A sudden performance improvement on a new model release is not suspicious. Any model release that is much better than a previous one is going to be a “sudden jump in performance.”

Also, OpenAI is not reading your emails - certainly not with a less than one month lead time.

sudosysgen · 2025-01-01T22:32:44 1735770764

o1 has a ~1650 rating, at that level many or most problems you will be solving are going to be a transplant of a relatively known problem.

Since o1 on codeforces just tried hundreds or thousands of solutions, it's not surprising it can solve problems where it is really about finding a relatively simple correspondence to a known problem and regurgitating an algorithm.
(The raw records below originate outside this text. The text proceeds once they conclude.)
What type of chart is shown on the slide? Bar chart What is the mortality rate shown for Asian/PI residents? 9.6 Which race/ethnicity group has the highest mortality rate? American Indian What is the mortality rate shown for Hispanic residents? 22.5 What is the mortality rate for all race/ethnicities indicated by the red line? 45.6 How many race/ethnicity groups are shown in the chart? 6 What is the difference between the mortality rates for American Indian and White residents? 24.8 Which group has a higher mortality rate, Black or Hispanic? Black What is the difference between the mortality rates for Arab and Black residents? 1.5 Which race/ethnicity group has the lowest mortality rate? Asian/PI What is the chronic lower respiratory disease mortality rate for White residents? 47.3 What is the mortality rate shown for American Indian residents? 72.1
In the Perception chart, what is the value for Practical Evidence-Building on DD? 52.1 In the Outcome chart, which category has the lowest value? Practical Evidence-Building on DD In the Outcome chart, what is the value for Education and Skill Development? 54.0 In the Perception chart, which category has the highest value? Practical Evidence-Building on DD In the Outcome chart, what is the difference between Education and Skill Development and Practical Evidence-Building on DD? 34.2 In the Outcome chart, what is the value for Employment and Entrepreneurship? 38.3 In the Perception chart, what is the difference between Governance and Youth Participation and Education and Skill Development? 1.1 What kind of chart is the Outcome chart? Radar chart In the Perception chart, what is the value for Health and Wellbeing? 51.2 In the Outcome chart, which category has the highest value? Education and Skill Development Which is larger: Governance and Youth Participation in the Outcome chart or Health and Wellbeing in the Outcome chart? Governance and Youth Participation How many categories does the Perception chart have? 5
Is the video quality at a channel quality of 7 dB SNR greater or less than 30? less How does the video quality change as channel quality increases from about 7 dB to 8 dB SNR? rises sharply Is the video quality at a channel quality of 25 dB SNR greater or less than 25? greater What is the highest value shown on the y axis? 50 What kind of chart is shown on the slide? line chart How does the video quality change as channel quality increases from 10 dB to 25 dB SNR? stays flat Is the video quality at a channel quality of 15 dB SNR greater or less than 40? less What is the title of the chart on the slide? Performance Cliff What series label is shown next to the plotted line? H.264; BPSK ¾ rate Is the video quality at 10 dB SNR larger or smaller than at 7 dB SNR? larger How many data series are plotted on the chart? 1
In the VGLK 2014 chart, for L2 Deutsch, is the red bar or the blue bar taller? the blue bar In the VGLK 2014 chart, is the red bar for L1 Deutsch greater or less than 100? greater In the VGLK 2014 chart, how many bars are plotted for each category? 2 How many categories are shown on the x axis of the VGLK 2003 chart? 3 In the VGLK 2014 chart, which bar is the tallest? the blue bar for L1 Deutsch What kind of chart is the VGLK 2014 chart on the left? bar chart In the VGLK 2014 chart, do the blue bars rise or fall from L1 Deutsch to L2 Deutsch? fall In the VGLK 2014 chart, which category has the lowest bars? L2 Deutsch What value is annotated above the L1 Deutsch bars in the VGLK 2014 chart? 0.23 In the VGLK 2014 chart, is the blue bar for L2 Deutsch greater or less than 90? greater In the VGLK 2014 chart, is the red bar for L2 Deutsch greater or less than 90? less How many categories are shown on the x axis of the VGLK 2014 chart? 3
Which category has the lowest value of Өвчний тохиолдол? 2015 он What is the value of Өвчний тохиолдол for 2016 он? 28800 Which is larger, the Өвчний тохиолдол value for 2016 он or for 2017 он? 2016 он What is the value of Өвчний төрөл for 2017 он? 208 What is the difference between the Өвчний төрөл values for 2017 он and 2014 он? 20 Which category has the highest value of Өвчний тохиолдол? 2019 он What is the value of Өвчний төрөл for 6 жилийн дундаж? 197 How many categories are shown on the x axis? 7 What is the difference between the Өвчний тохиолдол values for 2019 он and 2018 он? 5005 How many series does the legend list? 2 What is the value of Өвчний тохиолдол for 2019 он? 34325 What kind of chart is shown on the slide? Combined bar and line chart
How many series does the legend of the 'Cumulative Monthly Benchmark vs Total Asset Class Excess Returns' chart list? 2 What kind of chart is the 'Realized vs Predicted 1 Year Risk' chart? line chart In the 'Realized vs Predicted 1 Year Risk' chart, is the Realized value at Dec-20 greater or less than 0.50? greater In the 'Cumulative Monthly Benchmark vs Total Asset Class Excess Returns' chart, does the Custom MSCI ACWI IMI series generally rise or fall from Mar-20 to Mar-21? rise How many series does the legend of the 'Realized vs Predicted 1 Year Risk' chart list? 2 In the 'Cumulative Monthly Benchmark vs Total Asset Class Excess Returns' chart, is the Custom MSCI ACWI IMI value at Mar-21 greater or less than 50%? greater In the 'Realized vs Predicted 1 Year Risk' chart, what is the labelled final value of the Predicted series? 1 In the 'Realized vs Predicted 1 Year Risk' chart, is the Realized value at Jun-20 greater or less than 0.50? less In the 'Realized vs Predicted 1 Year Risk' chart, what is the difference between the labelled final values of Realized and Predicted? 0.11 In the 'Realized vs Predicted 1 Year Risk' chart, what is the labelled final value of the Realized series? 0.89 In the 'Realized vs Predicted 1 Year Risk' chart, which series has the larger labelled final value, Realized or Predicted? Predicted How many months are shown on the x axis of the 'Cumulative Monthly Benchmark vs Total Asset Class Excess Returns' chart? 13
In fact when you run o1 on ""non-standard"" codeforces problems it will almost always fail.

See for example this post running o1 multiple times on various problems: https://codeforces.com/blog/entry/133887

So the thesis that it's about recognizing a problem with a known solution and not actually coming up with a solution yourself seems to hold, as o1 seems to fail even on low rated problems which require more than fitting templates.

whimsicalism · 2025-01-01T23:36:36 1735774596

o3 is what i’m referring to and it is 2700

sudosysgen · 2025-01-02T01:39:00 1735781940

It's extremely unlikely for o3 to have hit 2700 on live contests as such a rapid increase in score would have been noticed by the community. I can't find anything online detailing how contamination was avoided since it clearly wasn't run live, including in their video, and neither could I find details about the methodology (number of submissions being the big one, in contests you can also get 'hacked' esp. at a high level), problem selection, etc...

Additionally, people weren't able to replicate o1-mini results in live contests straightforwardly - often getting scores between 700 and 1200, which raises questions as for the methodology.

Perhaps o3 really is that good, but I just don't see how you can claim what you claimed for o3, we have no idea that the problems have never been seen, and the fact people find much lower Elo scores with o1/o1-mini with proper methodology raises even more questions, let alone conclusively proving these are truly novel tasks it's never seen.

ImPostingOnHN · 2025-01-01T16:35:19 1735749319

Can you give an example of one of these problems that 'wasn't even constructed until after the model was made'?

I'd like to see if it's truly novel and unique, the first problem of its type ever construed by mankind, or if it's similar to existing problems.

whimsicalism · 2025-01-01T16:40:44 1735749644

Sorry, I thought the whole point of this thread was that models can’t handle problems when they are “slightly varied”. Mottes and baileys all over the place today.

sudosysgen · 2025-01-01T22:34:37 1735770877

The point is that it's not consistent on variations, unless it finds a way to connect it to something it already knows. The fact it sometimes succeeds on variations (in codeforces the models are allowed multiple tries, sometimes ridiculous numbers, to be useful) doesn't matter.

The point is that the fact it's no longer consistent once you vary the terminology indicates it's fitting a memorized template instead of reasoning from first principles.

Spooky23 · 2025-01-01T16:29:03 1735748943

Frankly you need to read what they say explicitly and not infer what they mean by your reckoning.

They are the system to beat and their competitors are either too small or too risk averse.

They ingest millions of data sources. Among them is the training data needed to answer the benchmark questions.